Rujugiro poursuivi par le fisc sud-africain

Le richissime homme d’affaires ne peut quitter la Grande-Bretagne en attendant les suites de l’enquête.

Par - Tshitenge Lubabu M.K.
Mis à jour le 17 novembre 2008 à 18:01

Le matin du 13 octobre, en débarquant d’un avion venant de Nairobi, Tribert Rujugiro Ayabatwa, richissime homme d’affaires rwandais, est arrêté à l’aéroport de Londres.
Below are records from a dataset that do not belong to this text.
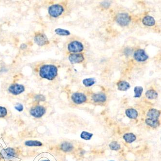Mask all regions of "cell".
Instances as JSON below:
<instances>
[{
	"label": "cell",
	"instance_id": "obj_1",
	"mask_svg": "<svg viewBox=\"0 0 161 161\" xmlns=\"http://www.w3.org/2000/svg\"><path fill=\"white\" fill-rule=\"evenodd\" d=\"M39 74L42 78L52 80L58 75V68L53 64H44L40 67Z\"/></svg>",
	"mask_w": 161,
	"mask_h": 161
},
{
	"label": "cell",
	"instance_id": "obj_2",
	"mask_svg": "<svg viewBox=\"0 0 161 161\" xmlns=\"http://www.w3.org/2000/svg\"><path fill=\"white\" fill-rule=\"evenodd\" d=\"M64 11V7L59 4H53L50 6L48 9V13L53 17H57L62 14Z\"/></svg>",
	"mask_w": 161,
	"mask_h": 161
},
{
	"label": "cell",
	"instance_id": "obj_3",
	"mask_svg": "<svg viewBox=\"0 0 161 161\" xmlns=\"http://www.w3.org/2000/svg\"><path fill=\"white\" fill-rule=\"evenodd\" d=\"M130 16L127 13H120L116 17V21L120 25L126 26L129 24L131 21Z\"/></svg>",
	"mask_w": 161,
	"mask_h": 161
},
{
	"label": "cell",
	"instance_id": "obj_4",
	"mask_svg": "<svg viewBox=\"0 0 161 161\" xmlns=\"http://www.w3.org/2000/svg\"><path fill=\"white\" fill-rule=\"evenodd\" d=\"M46 110L43 106H37L32 107L30 111V114L35 118H40L43 116Z\"/></svg>",
	"mask_w": 161,
	"mask_h": 161
},
{
	"label": "cell",
	"instance_id": "obj_5",
	"mask_svg": "<svg viewBox=\"0 0 161 161\" xmlns=\"http://www.w3.org/2000/svg\"><path fill=\"white\" fill-rule=\"evenodd\" d=\"M83 49L84 46L82 44L77 41H73L68 45V50L69 52L77 53L82 51Z\"/></svg>",
	"mask_w": 161,
	"mask_h": 161
},
{
	"label": "cell",
	"instance_id": "obj_6",
	"mask_svg": "<svg viewBox=\"0 0 161 161\" xmlns=\"http://www.w3.org/2000/svg\"><path fill=\"white\" fill-rule=\"evenodd\" d=\"M34 41L35 43L39 46H43L49 43V41L46 35L41 32L36 33L35 35Z\"/></svg>",
	"mask_w": 161,
	"mask_h": 161
},
{
	"label": "cell",
	"instance_id": "obj_7",
	"mask_svg": "<svg viewBox=\"0 0 161 161\" xmlns=\"http://www.w3.org/2000/svg\"><path fill=\"white\" fill-rule=\"evenodd\" d=\"M8 91L9 93L14 95H17L25 91V87L21 84L15 83L9 86Z\"/></svg>",
	"mask_w": 161,
	"mask_h": 161
},
{
	"label": "cell",
	"instance_id": "obj_8",
	"mask_svg": "<svg viewBox=\"0 0 161 161\" xmlns=\"http://www.w3.org/2000/svg\"><path fill=\"white\" fill-rule=\"evenodd\" d=\"M0 155L2 158L5 159H11L14 157L16 155V152L13 148H8L1 150Z\"/></svg>",
	"mask_w": 161,
	"mask_h": 161
},
{
	"label": "cell",
	"instance_id": "obj_9",
	"mask_svg": "<svg viewBox=\"0 0 161 161\" xmlns=\"http://www.w3.org/2000/svg\"><path fill=\"white\" fill-rule=\"evenodd\" d=\"M71 98L73 101L77 104H82L87 100V97L82 93H74L71 96Z\"/></svg>",
	"mask_w": 161,
	"mask_h": 161
},
{
	"label": "cell",
	"instance_id": "obj_10",
	"mask_svg": "<svg viewBox=\"0 0 161 161\" xmlns=\"http://www.w3.org/2000/svg\"><path fill=\"white\" fill-rule=\"evenodd\" d=\"M149 58L148 55H146L145 51L143 49H138L135 51L134 53V58L138 61L142 62L146 61Z\"/></svg>",
	"mask_w": 161,
	"mask_h": 161
},
{
	"label": "cell",
	"instance_id": "obj_11",
	"mask_svg": "<svg viewBox=\"0 0 161 161\" xmlns=\"http://www.w3.org/2000/svg\"><path fill=\"white\" fill-rule=\"evenodd\" d=\"M69 60L72 64H78L84 61V57L82 54H71L69 56Z\"/></svg>",
	"mask_w": 161,
	"mask_h": 161
},
{
	"label": "cell",
	"instance_id": "obj_12",
	"mask_svg": "<svg viewBox=\"0 0 161 161\" xmlns=\"http://www.w3.org/2000/svg\"><path fill=\"white\" fill-rule=\"evenodd\" d=\"M142 23L145 26H153L155 25V20L152 17L147 16L143 19Z\"/></svg>",
	"mask_w": 161,
	"mask_h": 161
},
{
	"label": "cell",
	"instance_id": "obj_13",
	"mask_svg": "<svg viewBox=\"0 0 161 161\" xmlns=\"http://www.w3.org/2000/svg\"><path fill=\"white\" fill-rule=\"evenodd\" d=\"M117 85L118 90L120 91H126L130 88V85L126 81H119Z\"/></svg>",
	"mask_w": 161,
	"mask_h": 161
},
{
	"label": "cell",
	"instance_id": "obj_14",
	"mask_svg": "<svg viewBox=\"0 0 161 161\" xmlns=\"http://www.w3.org/2000/svg\"><path fill=\"white\" fill-rule=\"evenodd\" d=\"M92 99L95 102H104L106 100V97L105 94L101 93L93 94Z\"/></svg>",
	"mask_w": 161,
	"mask_h": 161
},
{
	"label": "cell",
	"instance_id": "obj_15",
	"mask_svg": "<svg viewBox=\"0 0 161 161\" xmlns=\"http://www.w3.org/2000/svg\"><path fill=\"white\" fill-rule=\"evenodd\" d=\"M160 115V112L156 109H151L149 110L147 113V116L149 118L158 119Z\"/></svg>",
	"mask_w": 161,
	"mask_h": 161
},
{
	"label": "cell",
	"instance_id": "obj_16",
	"mask_svg": "<svg viewBox=\"0 0 161 161\" xmlns=\"http://www.w3.org/2000/svg\"><path fill=\"white\" fill-rule=\"evenodd\" d=\"M146 124L149 125L151 127L156 128L159 126V121L158 119L148 118L146 120Z\"/></svg>",
	"mask_w": 161,
	"mask_h": 161
},
{
	"label": "cell",
	"instance_id": "obj_17",
	"mask_svg": "<svg viewBox=\"0 0 161 161\" xmlns=\"http://www.w3.org/2000/svg\"><path fill=\"white\" fill-rule=\"evenodd\" d=\"M125 113L128 117L130 119H136L138 116V112L136 110H135V109H128L126 110Z\"/></svg>",
	"mask_w": 161,
	"mask_h": 161
},
{
	"label": "cell",
	"instance_id": "obj_18",
	"mask_svg": "<svg viewBox=\"0 0 161 161\" xmlns=\"http://www.w3.org/2000/svg\"><path fill=\"white\" fill-rule=\"evenodd\" d=\"M123 139L127 143H132L136 139V136L133 133H125L123 135Z\"/></svg>",
	"mask_w": 161,
	"mask_h": 161
},
{
	"label": "cell",
	"instance_id": "obj_19",
	"mask_svg": "<svg viewBox=\"0 0 161 161\" xmlns=\"http://www.w3.org/2000/svg\"><path fill=\"white\" fill-rule=\"evenodd\" d=\"M25 145L29 146H40L43 145L42 142L37 140H28L25 142Z\"/></svg>",
	"mask_w": 161,
	"mask_h": 161
},
{
	"label": "cell",
	"instance_id": "obj_20",
	"mask_svg": "<svg viewBox=\"0 0 161 161\" xmlns=\"http://www.w3.org/2000/svg\"><path fill=\"white\" fill-rule=\"evenodd\" d=\"M146 97L149 99H154L158 97V93L153 90H149L146 93Z\"/></svg>",
	"mask_w": 161,
	"mask_h": 161
},
{
	"label": "cell",
	"instance_id": "obj_21",
	"mask_svg": "<svg viewBox=\"0 0 161 161\" xmlns=\"http://www.w3.org/2000/svg\"><path fill=\"white\" fill-rule=\"evenodd\" d=\"M55 33L60 36H68L70 35V32L65 29L57 28L55 30Z\"/></svg>",
	"mask_w": 161,
	"mask_h": 161
},
{
	"label": "cell",
	"instance_id": "obj_22",
	"mask_svg": "<svg viewBox=\"0 0 161 161\" xmlns=\"http://www.w3.org/2000/svg\"><path fill=\"white\" fill-rule=\"evenodd\" d=\"M61 149L65 152H68L72 150L73 146L71 144L68 142H64L61 145Z\"/></svg>",
	"mask_w": 161,
	"mask_h": 161
},
{
	"label": "cell",
	"instance_id": "obj_23",
	"mask_svg": "<svg viewBox=\"0 0 161 161\" xmlns=\"http://www.w3.org/2000/svg\"><path fill=\"white\" fill-rule=\"evenodd\" d=\"M83 84L86 87H90L95 83V79L93 78H85L83 80Z\"/></svg>",
	"mask_w": 161,
	"mask_h": 161
},
{
	"label": "cell",
	"instance_id": "obj_24",
	"mask_svg": "<svg viewBox=\"0 0 161 161\" xmlns=\"http://www.w3.org/2000/svg\"><path fill=\"white\" fill-rule=\"evenodd\" d=\"M143 91V88L140 86H136L134 88V92H135V98H139L141 97L142 95V92Z\"/></svg>",
	"mask_w": 161,
	"mask_h": 161
},
{
	"label": "cell",
	"instance_id": "obj_25",
	"mask_svg": "<svg viewBox=\"0 0 161 161\" xmlns=\"http://www.w3.org/2000/svg\"><path fill=\"white\" fill-rule=\"evenodd\" d=\"M93 136V133H90L85 132V131H83L80 135L81 138L86 140H89L91 139Z\"/></svg>",
	"mask_w": 161,
	"mask_h": 161
},
{
	"label": "cell",
	"instance_id": "obj_26",
	"mask_svg": "<svg viewBox=\"0 0 161 161\" xmlns=\"http://www.w3.org/2000/svg\"><path fill=\"white\" fill-rule=\"evenodd\" d=\"M110 149L113 151H117L120 149V146L117 141H113L109 145Z\"/></svg>",
	"mask_w": 161,
	"mask_h": 161
},
{
	"label": "cell",
	"instance_id": "obj_27",
	"mask_svg": "<svg viewBox=\"0 0 161 161\" xmlns=\"http://www.w3.org/2000/svg\"><path fill=\"white\" fill-rule=\"evenodd\" d=\"M7 114V110L6 107L0 106V117H4Z\"/></svg>",
	"mask_w": 161,
	"mask_h": 161
},
{
	"label": "cell",
	"instance_id": "obj_28",
	"mask_svg": "<svg viewBox=\"0 0 161 161\" xmlns=\"http://www.w3.org/2000/svg\"><path fill=\"white\" fill-rule=\"evenodd\" d=\"M35 99L38 101H44L46 100V97L42 94H37L35 96Z\"/></svg>",
	"mask_w": 161,
	"mask_h": 161
},
{
	"label": "cell",
	"instance_id": "obj_29",
	"mask_svg": "<svg viewBox=\"0 0 161 161\" xmlns=\"http://www.w3.org/2000/svg\"><path fill=\"white\" fill-rule=\"evenodd\" d=\"M15 108L16 109V110L19 112H21L23 111L24 107H23V106L22 104H17L15 106Z\"/></svg>",
	"mask_w": 161,
	"mask_h": 161
},
{
	"label": "cell",
	"instance_id": "obj_30",
	"mask_svg": "<svg viewBox=\"0 0 161 161\" xmlns=\"http://www.w3.org/2000/svg\"><path fill=\"white\" fill-rule=\"evenodd\" d=\"M27 47V46L26 44H22L20 46V48L21 49H26Z\"/></svg>",
	"mask_w": 161,
	"mask_h": 161
},
{
	"label": "cell",
	"instance_id": "obj_31",
	"mask_svg": "<svg viewBox=\"0 0 161 161\" xmlns=\"http://www.w3.org/2000/svg\"><path fill=\"white\" fill-rule=\"evenodd\" d=\"M102 4H103V6L104 7H108L109 6V3L107 1H104V2H103L102 3Z\"/></svg>",
	"mask_w": 161,
	"mask_h": 161
},
{
	"label": "cell",
	"instance_id": "obj_32",
	"mask_svg": "<svg viewBox=\"0 0 161 161\" xmlns=\"http://www.w3.org/2000/svg\"><path fill=\"white\" fill-rule=\"evenodd\" d=\"M40 161H51L50 160L48 159H46V158H44L43 159L41 160Z\"/></svg>",
	"mask_w": 161,
	"mask_h": 161
},
{
	"label": "cell",
	"instance_id": "obj_33",
	"mask_svg": "<svg viewBox=\"0 0 161 161\" xmlns=\"http://www.w3.org/2000/svg\"></svg>",
	"mask_w": 161,
	"mask_h": 161
}]
</instances>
Il est l’objet d’un mandat lancé par les autorités sud-africaines. Conduit devant un juge, il sera remis en liberté après paiement d’une caution. Pendant quarante-cinq jours, le délai accordé à l’Afrique du Sud pour soumettre un dossier étayé à la police britannique, il n’est pas autorisé à quitter la Grande-Bretagne. Les ennuis ont commencé en 2003 quand une de ses sociétés – Mastermind Tobacco Company, qui fabrique des cigarettes – est accusée de fraude par les douanes sud-africaines. « Pour moi c’était de la blague et je n’ai pas suivi le dossier », affirme aujourd’hui Rujugiro, joint par téléphone à Londres. Le fisc lui réclame plus de 200 millions de rands de taxes (plus de 16 millions d’euros). En juin 2005, l’homme d’affaires est à nouveau inquiété, cette fois pour usage de faux tampons sur une vingtaine de convois de cigarettes. Une infraction qui relève du pénal. La justice sud-africaine lui inflige une amende de 48 millions de rands, plus 8 millions de TVA. La société est aujourd’hui fermée. « Je suis en train de perdre mon temps à Londres », se plaint Rujugiro. « Le procès a été reporté dix fois en trois ans. Une audience est prévue en février 2009. Pour avoir la paix, j’avais sollicité un règlement à l’amiable. » Les Sud-Africains posent une condition : qu’il plaide coupable. « Mais, en mon âme et conscience, je ne dois rien au fisc sud-africain », clame Rujugiro, qui soupçonne des concurrents d’être derrière ce « harcèlement ». Financier du Front patriotique rwandais, au pouvoir, il a plusieurs entreprises sur le continent, de la cigarette à la brasserie, en passant par la banque et l’immobilier. Sûr de gagner son procès, il assure ne pas avoir sollicité l’appui du gouvernement rwandais dans cette affaire « purement commerciale ».